By Any Media Necessary by Henry Jenkins

By Any Media Necessary by Henry Jenkins

Author:Henry Jenkins
Language: eng
Format: epub
ISBN: 9781479829712
Publisher: NYU Press


Silence and Surveillance

Being a Muslim in America is not easy at all. There are a lot of uncertainties about our role in American narratives because of 9/11.… I think this is an issue for people, for Muslims in our community, whose civil liberties are being completely pillaged. You know there are people held without … whatever, I don’t want to get into that too much.

Selina, a young American Muslim woman and an environmental activist, cut herself off when the conversation she had with Shresthova turned to concerns about civil liberties and privacy. She worried that post-9/11 security measures, such as the Patriot Act, have “pillaged” civil liberties. Selina also hesitated to speak about how surveillance of American Muslim communities had affected her behavior, but explained that she is not very active online even though she recognized that utilizing platforms like Twitter and Facebook would help her spread the word about her environmental causes.

Privacy and surveillance are both fraught concepts often positioned within a dichotomy of private versus public premised on what Helen Nissenbaum (2004) identifies as “the sanctity of certain spaces, or more abstractly, places” (102). While the specifics of the private/public dichotomy certainly merit attention, the American Muslim youth we interviewed articulated privacy in ways that echoed danah boyd and Alice Marwick’s (2011) definition, “a sense of control over how and when information flows.” American Muslim youth certainly do worry about surveillance that invades traditionally private realms—specifically, systematized monitoring systems put in place by governmental authorities and companies that work with them or may sometimes be obliged to. Such surveillance has, indeed, become a reality for some young American Muslim activists, particularly those involved in contentious social justice campaigns. Even youth who may be less involved in activist campaigns often practice “self-censorship” within what Evgeny Morozov (2012) describes as a “pervasive climate of uncertainty, anxiety, and fear” (145). As they struggle to find a semblance of comfort as they weigh the risks and possibilities of public expression, many young American Muslims strike a constantly shifting balance between finding voice and choosing silence.

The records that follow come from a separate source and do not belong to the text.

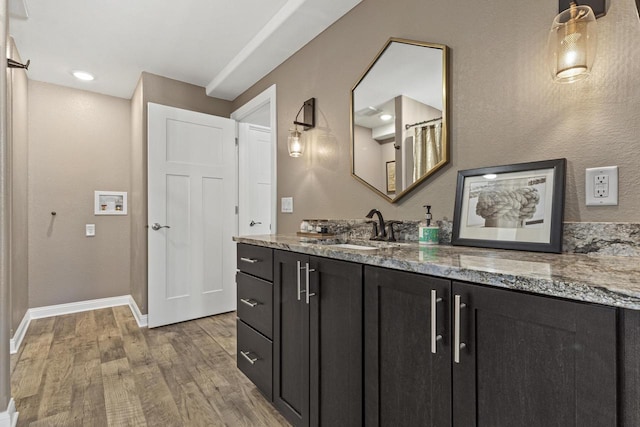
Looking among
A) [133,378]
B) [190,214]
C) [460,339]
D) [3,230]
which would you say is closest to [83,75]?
[190,214]

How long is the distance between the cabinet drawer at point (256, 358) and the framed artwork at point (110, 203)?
8.76 feet

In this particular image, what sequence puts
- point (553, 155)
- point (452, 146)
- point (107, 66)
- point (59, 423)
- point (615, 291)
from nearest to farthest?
point (615, 291)
point (553, 155)
point (452, 146)
point (59, 423)
point (107, 66)

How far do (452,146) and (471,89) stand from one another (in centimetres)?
26

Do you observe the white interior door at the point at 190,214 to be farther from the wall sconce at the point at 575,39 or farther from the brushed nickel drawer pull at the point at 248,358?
the wall sconce at the point at 575,39

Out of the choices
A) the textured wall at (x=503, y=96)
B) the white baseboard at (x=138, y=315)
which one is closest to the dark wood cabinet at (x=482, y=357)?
the textured wall at (x=503, y=96)

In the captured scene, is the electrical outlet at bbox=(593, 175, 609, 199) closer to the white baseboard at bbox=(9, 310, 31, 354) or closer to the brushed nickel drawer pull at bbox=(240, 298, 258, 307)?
the brushed nickel drawer pull at bbox=(240, 298, 258, 307)

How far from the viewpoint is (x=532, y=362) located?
2.38 ft

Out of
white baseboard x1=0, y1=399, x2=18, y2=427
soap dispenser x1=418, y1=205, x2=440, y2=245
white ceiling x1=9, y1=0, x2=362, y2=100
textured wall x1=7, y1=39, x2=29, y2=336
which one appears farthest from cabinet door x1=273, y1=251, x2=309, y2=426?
textured wall x1=7, y1=39, x2=29, y2=336

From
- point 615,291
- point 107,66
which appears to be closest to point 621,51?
point 615,291

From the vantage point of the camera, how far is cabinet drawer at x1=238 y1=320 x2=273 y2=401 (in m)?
1.71

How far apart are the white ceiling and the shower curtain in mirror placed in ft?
3.39

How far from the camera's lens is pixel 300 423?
1.46 m

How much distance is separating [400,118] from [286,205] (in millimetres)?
1317

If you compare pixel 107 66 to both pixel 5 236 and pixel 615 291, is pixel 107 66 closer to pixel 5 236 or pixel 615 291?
pixel 5 236
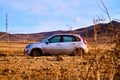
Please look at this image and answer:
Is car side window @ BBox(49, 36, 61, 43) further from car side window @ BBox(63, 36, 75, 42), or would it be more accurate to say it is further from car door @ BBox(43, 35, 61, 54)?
car side window @ BBox(63, 36, 75, 42)

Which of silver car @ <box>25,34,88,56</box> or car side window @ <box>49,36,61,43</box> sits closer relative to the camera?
silver car @ <box>25,34,88,56</box>

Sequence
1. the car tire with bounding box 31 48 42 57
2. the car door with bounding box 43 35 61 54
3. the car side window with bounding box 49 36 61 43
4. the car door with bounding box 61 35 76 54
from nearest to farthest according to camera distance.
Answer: the car door with bounding box 61 35 76 54
the car tire with bounding box 31 48 42 57
the car door with bounding box 43 35 61 54
the car side window with bounding box 49 36 61 43

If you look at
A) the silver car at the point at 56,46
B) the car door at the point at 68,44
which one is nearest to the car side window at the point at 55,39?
the silver car at the point at 56,46

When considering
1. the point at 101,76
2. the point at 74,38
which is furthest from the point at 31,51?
the point at 101,76

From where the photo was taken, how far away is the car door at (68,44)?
23172mm

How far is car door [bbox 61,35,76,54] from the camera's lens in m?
23.2

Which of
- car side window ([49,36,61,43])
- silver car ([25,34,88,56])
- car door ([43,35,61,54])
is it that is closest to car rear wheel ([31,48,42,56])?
silver car ([25,34,88,56])

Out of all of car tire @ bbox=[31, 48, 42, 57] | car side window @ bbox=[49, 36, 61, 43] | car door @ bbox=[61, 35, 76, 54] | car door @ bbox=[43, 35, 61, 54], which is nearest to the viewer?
car door @ bbox=[61, 35, 76, 54]

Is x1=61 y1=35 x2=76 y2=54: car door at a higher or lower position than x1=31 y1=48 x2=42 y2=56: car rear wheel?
higher

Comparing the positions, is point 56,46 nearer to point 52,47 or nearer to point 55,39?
point 52,47

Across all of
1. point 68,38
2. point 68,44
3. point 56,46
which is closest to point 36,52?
point 56,46

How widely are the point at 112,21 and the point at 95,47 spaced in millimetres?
570

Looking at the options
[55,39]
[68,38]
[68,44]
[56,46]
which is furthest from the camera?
[55,39]

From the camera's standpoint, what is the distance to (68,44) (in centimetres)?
2331
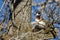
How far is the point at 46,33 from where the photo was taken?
2.90 metres

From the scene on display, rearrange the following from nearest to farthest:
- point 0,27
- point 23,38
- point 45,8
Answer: point 23,38 → point 0,27 → point 45,8

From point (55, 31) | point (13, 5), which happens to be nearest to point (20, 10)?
point (13, 5)

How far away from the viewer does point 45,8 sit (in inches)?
130

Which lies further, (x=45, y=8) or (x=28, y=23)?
(x=45, y=8)

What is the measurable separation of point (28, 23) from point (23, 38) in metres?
0.31

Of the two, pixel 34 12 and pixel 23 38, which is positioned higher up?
pixel 34 12

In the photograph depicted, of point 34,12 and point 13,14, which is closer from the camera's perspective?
point 13,14

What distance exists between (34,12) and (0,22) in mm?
784

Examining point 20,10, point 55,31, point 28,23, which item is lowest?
point 55,31

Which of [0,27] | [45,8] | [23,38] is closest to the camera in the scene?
[23,38]

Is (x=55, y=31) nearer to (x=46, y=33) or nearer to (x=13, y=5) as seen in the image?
(x=46, y=33)

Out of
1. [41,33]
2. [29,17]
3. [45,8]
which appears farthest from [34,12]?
[41,33]

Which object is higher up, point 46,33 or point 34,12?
point 34,12

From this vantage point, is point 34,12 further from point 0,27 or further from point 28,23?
point 0,27
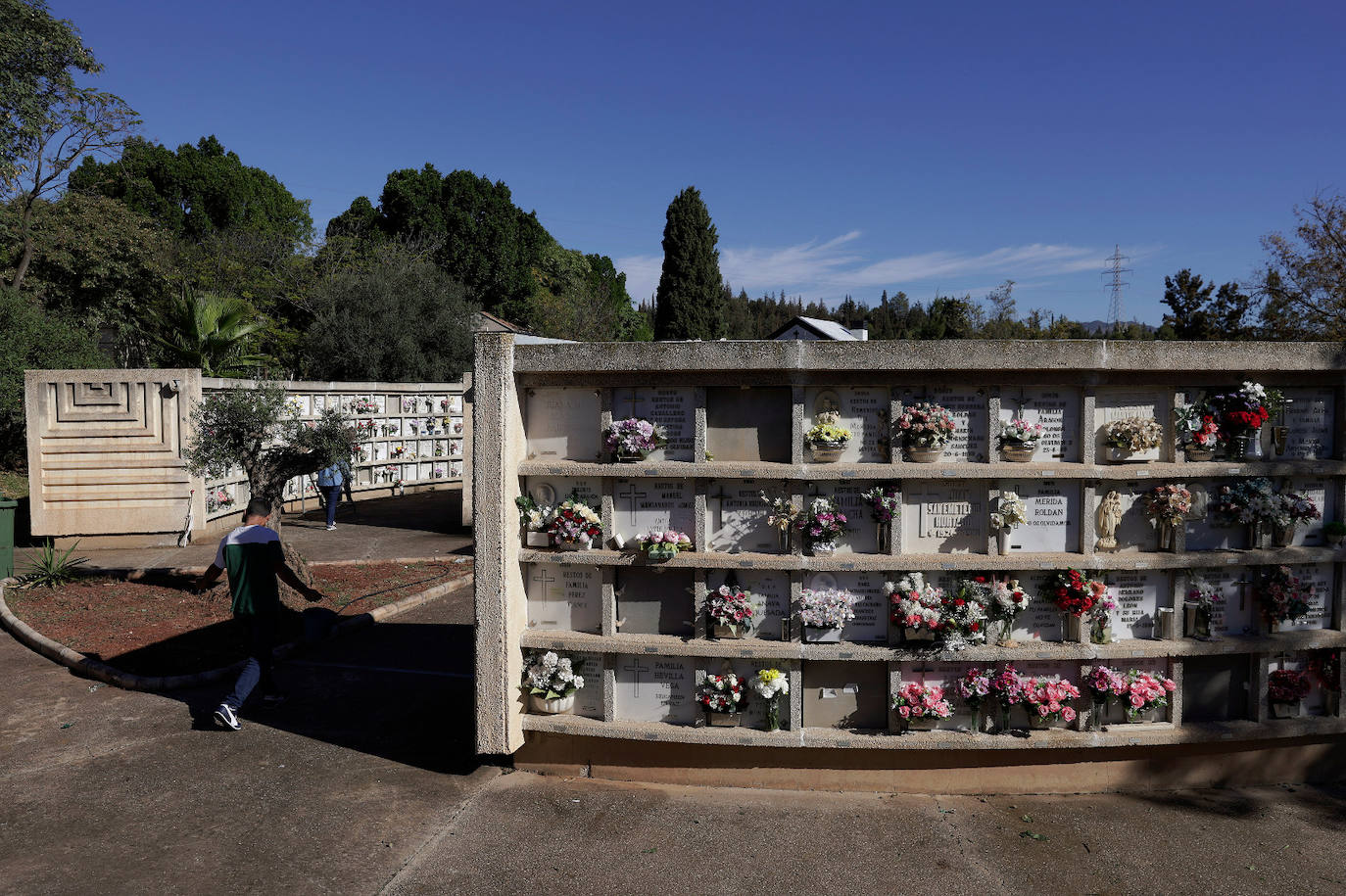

During our research, one of the most urgently articulated concerns around the silencing power of surveillance surfaced in connection with what became known as the Irvine11 campaign, supporting a group of University of California, Irvine, students (all members of the Muslim Students’ Union) arrested after they disrupted Israeli ambassador Michael Oren’s speech on campus on November 8, 2010. Prosecutors used emails and online posts as evidence that the MSU members had planned their disruption of Ambassador Oren’s speech well in advance. Tanya, an Irvine11 activist, recalled sitting in the courtroom during the trial and realizing how easily online exchanges could be used against the protesters: “They had every email from the MSU, every single email that anyone had sent out.” Reflecting on her own previous involvement with social justice organizations, local nonprofits, and labor unions, Tanya stressed that these groups were “never really active on the internet.” She recalled, “None of our communication would be online. None of it.